30 DE NOVIEMBRE: SAN ANDRÉS.

San Andrés, hermano de San Pedro, era pescador pero tan pronto Nuestro Señor lo llamó dejó atrás su trabajo y lo siguió. Fue el primer discípulo en ser llamado.
En la tradición ortodoxa, se le conoce con el nombre Πρωτóκλητος (Protocletos), que significa: «El primero en ser llamado«. San Andrés le dijo a su hermano, Simón: «¡Hemos encontrado al Mesías!».

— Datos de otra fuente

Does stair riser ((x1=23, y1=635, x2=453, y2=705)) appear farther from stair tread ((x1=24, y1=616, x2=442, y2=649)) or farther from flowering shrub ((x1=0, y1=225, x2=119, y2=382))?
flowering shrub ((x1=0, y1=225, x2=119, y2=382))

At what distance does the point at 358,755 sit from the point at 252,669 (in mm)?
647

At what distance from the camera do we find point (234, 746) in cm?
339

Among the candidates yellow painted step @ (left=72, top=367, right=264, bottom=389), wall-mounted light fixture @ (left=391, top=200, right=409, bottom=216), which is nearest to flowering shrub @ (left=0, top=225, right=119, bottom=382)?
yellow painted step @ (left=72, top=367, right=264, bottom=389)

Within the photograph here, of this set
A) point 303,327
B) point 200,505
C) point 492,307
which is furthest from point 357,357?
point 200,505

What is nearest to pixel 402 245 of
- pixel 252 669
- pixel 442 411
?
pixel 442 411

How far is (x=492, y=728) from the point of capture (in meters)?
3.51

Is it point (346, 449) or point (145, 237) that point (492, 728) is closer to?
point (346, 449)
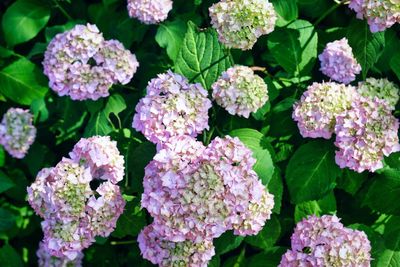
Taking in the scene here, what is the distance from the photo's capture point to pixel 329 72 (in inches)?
111

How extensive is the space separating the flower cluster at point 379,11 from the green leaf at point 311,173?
1.87 feet

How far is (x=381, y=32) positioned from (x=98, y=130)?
135 cm

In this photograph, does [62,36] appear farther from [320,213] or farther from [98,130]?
[320,213]

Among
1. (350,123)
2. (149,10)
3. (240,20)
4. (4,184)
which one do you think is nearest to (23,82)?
(4,184)

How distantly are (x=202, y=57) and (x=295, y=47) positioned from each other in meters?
0.47

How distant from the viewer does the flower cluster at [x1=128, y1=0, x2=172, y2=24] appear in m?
2.87

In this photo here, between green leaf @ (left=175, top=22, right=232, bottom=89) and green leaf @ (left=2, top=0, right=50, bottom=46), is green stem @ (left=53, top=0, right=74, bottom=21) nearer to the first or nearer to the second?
green leaf @ (left=2, top=0, right=50, bottom=46)

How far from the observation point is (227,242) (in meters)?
2.54

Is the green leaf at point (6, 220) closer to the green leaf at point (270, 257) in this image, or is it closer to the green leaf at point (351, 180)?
the green leaf at point (270, 257)

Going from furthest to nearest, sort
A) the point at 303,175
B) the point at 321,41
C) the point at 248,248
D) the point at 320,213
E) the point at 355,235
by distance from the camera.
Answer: the point at 248,248 < the point at 321,41 < the point at 320,213 < the point at 303,175 < the point at 355,235

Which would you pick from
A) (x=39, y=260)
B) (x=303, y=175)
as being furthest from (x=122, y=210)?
(x=39, y=260)

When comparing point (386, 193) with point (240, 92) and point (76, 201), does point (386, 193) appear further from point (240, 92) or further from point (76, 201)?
point (76, 201)

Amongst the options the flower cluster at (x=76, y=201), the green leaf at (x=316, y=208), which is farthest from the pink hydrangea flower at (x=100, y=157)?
the green leaf at (x=316, y=208)

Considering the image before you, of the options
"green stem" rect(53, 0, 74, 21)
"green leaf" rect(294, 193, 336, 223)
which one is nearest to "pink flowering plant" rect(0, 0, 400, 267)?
"green leaf" rect(294, 193, 336, 223)
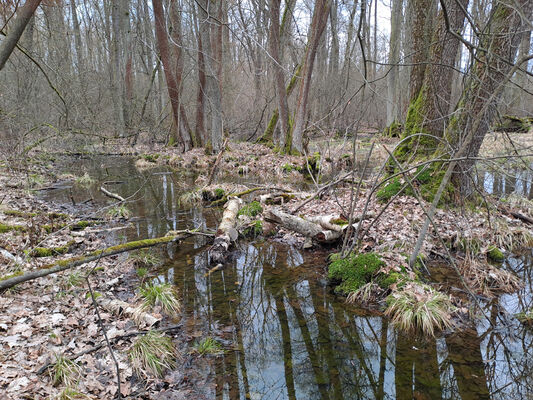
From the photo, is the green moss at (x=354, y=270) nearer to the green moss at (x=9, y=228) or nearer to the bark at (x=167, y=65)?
the green moss at (x=9, y=228)

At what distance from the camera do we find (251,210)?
341 inches

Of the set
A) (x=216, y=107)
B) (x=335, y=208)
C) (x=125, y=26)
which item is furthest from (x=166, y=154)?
(x=335, y=208)

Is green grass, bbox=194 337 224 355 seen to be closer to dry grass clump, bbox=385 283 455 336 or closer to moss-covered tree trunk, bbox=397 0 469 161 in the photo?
dry grass clump, bbox=385 283 455 336

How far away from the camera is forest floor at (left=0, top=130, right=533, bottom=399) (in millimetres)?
3438

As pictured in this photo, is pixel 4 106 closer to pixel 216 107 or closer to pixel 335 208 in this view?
pixel 216 107

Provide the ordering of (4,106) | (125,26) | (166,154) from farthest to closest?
1. (125,26)
2. (166,154)
3. (4,106)

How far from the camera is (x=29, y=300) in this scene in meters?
4.54

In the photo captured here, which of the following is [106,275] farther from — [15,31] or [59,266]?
→ [15,31]

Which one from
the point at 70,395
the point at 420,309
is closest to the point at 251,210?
the point at 420,309

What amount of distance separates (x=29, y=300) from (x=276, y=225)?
194 inches

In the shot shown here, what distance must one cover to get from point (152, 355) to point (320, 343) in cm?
190

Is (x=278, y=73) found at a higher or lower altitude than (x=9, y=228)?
higher

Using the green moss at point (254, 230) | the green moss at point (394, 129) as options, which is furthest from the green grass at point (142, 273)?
the green moss at point (394, 129)

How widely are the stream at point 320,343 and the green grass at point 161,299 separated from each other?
0.68ft
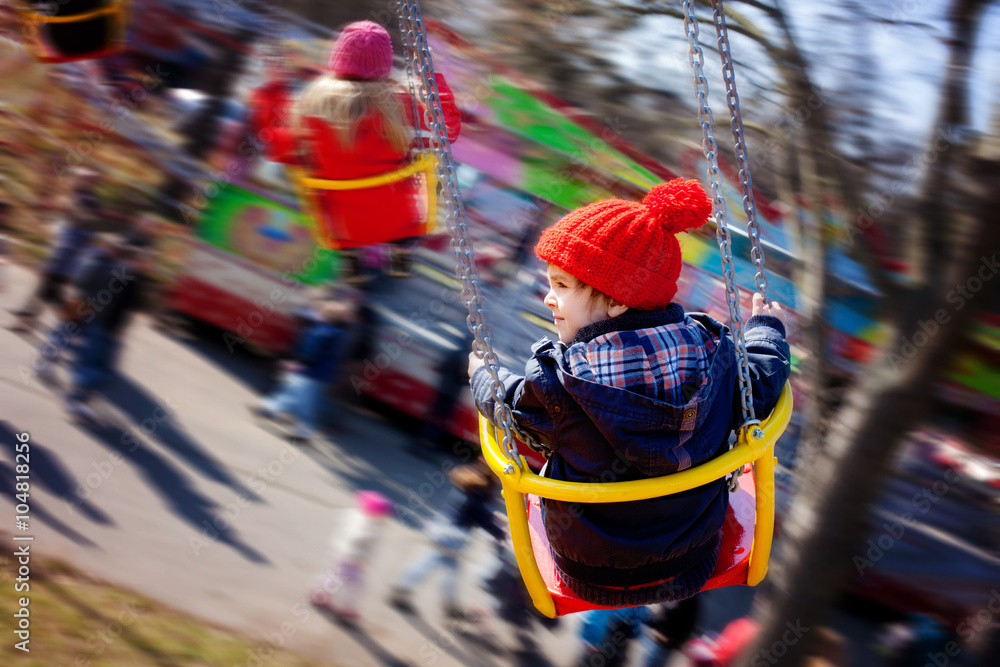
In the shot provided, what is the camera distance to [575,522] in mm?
1405

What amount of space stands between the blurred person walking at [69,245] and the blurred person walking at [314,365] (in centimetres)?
128

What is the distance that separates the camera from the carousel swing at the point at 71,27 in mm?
3611

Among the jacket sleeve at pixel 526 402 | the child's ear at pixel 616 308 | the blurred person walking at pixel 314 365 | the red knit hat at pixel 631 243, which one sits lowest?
the blurred person walking at pixel 314 365

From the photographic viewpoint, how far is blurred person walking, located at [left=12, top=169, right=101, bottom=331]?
386 centimetres

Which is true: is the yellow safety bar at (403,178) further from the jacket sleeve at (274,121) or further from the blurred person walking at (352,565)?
the blurred person walking at (352,565)

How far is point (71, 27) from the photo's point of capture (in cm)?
374

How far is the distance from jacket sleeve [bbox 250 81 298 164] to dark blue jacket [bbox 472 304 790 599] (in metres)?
1.93

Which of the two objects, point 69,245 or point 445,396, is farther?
point 69,245

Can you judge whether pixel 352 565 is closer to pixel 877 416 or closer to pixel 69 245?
pixel 877 416

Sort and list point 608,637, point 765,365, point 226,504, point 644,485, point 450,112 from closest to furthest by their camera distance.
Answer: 1. point 644,485
2. point 765,365
3. point 450,112
4. point 608,637
5. point 226,504

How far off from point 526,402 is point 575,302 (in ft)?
0.64

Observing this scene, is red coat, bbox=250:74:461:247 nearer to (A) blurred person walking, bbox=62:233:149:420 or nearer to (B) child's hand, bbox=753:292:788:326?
(A) blurred person walking, bbox=62:233:149:420

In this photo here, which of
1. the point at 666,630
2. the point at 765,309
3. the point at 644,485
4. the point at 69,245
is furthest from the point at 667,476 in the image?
the point at 69,245

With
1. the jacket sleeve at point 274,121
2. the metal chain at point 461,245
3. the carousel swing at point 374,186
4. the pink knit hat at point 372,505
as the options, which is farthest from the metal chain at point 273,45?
the metal chain at point 461,245
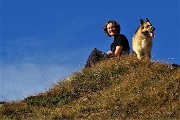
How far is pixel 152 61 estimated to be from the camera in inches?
695

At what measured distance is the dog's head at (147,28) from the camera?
17.7 m

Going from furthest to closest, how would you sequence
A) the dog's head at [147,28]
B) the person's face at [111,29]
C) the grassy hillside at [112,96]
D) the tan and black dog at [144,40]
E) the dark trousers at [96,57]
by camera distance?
the dark trousers at [96,57] → the person's face at [111,29] → the tan and black dog at [144,40] → the dog's head at [147,28] → the grassy hillside at [112,96]

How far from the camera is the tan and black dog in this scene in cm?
1781

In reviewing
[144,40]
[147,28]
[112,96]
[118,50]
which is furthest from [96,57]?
[112,96]

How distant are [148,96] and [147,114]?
3.82ft

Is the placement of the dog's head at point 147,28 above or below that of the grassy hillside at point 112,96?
above

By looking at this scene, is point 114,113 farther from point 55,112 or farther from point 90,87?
point 90,87

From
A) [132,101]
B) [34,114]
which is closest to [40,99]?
[34,114]

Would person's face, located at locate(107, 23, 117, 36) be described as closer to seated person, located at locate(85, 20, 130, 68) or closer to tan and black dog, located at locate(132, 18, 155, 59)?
seated person, located at locate(85, 20, 130, 68)

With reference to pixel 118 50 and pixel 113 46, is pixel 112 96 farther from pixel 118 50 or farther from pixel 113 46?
pixel 113 46

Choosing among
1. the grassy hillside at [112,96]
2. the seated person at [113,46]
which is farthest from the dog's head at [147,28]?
the grassy hillside at [112,96]

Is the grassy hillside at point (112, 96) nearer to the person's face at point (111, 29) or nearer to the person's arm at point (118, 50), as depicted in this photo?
the person's arm at point (118, 50)

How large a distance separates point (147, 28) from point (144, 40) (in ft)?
1.30

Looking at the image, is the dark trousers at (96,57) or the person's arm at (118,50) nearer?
the person's arm at (118,50)
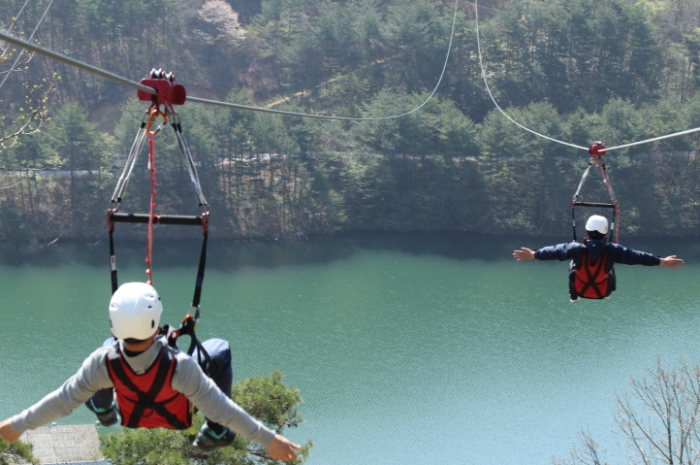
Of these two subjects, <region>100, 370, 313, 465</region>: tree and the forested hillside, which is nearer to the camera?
<region>100, 370, 313, 465</region>: tree

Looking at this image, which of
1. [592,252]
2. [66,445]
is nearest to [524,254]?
[592,252]

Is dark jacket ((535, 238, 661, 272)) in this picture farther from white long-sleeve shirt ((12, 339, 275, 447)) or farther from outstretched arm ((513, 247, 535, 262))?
white long-sleeve shirt ((12, 339, 275, 447))

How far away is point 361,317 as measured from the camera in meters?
14.4

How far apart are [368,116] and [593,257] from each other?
56.9 ft

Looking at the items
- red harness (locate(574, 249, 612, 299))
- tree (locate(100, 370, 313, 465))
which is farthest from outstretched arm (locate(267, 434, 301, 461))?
tree (locate(100, 370, 313, 465))

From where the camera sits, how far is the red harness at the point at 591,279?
427 centimetres

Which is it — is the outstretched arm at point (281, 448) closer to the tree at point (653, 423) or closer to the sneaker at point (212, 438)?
the sneaker at point (212, 438)

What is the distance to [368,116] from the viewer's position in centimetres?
2136

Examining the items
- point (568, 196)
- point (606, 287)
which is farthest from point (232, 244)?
point (606, 287)

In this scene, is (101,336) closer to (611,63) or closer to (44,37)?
(44,37)

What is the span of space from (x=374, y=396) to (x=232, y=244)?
31.1 feet

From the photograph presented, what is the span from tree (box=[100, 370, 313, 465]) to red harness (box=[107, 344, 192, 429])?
3.63 m

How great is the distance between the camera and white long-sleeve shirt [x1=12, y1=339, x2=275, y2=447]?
2041 millimetres

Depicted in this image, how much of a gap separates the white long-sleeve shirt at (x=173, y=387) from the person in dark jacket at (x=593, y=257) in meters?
2.33
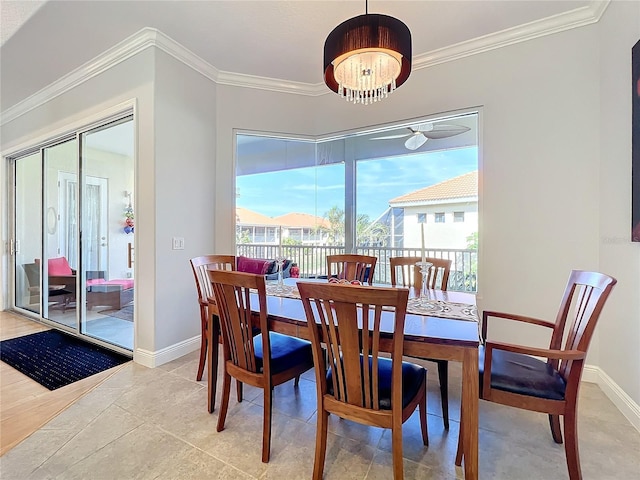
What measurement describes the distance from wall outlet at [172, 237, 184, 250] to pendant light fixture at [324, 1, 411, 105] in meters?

San Andrés fue crucificado y al ver la Cruz en la que iba a morir pronunció la siguientes palabras que se encuentran en el libro la Leyenda Dorada:
«Al divisar desde lejos la cruz en que iban a suspenderle, fue él quien gritó, saludándola de esta manera:
—¡Salve, oh Cruz gloriosa, santificada por el cuerpo de Cristo y adornada con sus miembros más ricamente que si hubieses sido decorada con piedras preciosas! Antes de que el Señor te consagrara fuiste símbolo de oprobio, pero ya eres y serás siempre testimonio del amor divino y objeto deseable. Por eso yo ahora camino hacia ti con firmeza y alegría. Recíbeme tú también gozosamente y conviérteme en discípulo verdadero del que pendió de ti. ¡Oh Cruz santa, embellecida y ennoblecida desde que los miembros del Señor reposaron, clavados, sobre ti! ¡Oh Cruz bendita, tanto tiempo deseada, solícitamente amada, constantemente buscada y por fin, ya preparada! ¡A ti me llego con el deseo ardiente de que me acojas en tus brazos, me saques de este mundo y me lleves hasta mi Maestro y Señor! ¡El, que me redimió por ti, y para siempre me reciba!»
El 30 de noviembre, día de la fiesta de San Andrés, inicia una devoción que lleva por nombre: Novena de San Andrés o Novena de Adviento de San Andrés, que consiste en hacer con fervor la siguiente oración quince veces cada día hasta el día de Navidad:
Bendita y alabada sea la hora y el momento en que el Hijo de Dios nació de María, Virgen Purísima, en Belén, a medianoche, en el frío penetrante. En esa hora, te suplico ¡Oh Dios mío! que escuches mi plegaria y concedas mis deseos (hacer la petición), por los méritos de Nuestro Salvador Jesucristo, y por Su Santísima Madre. Amén.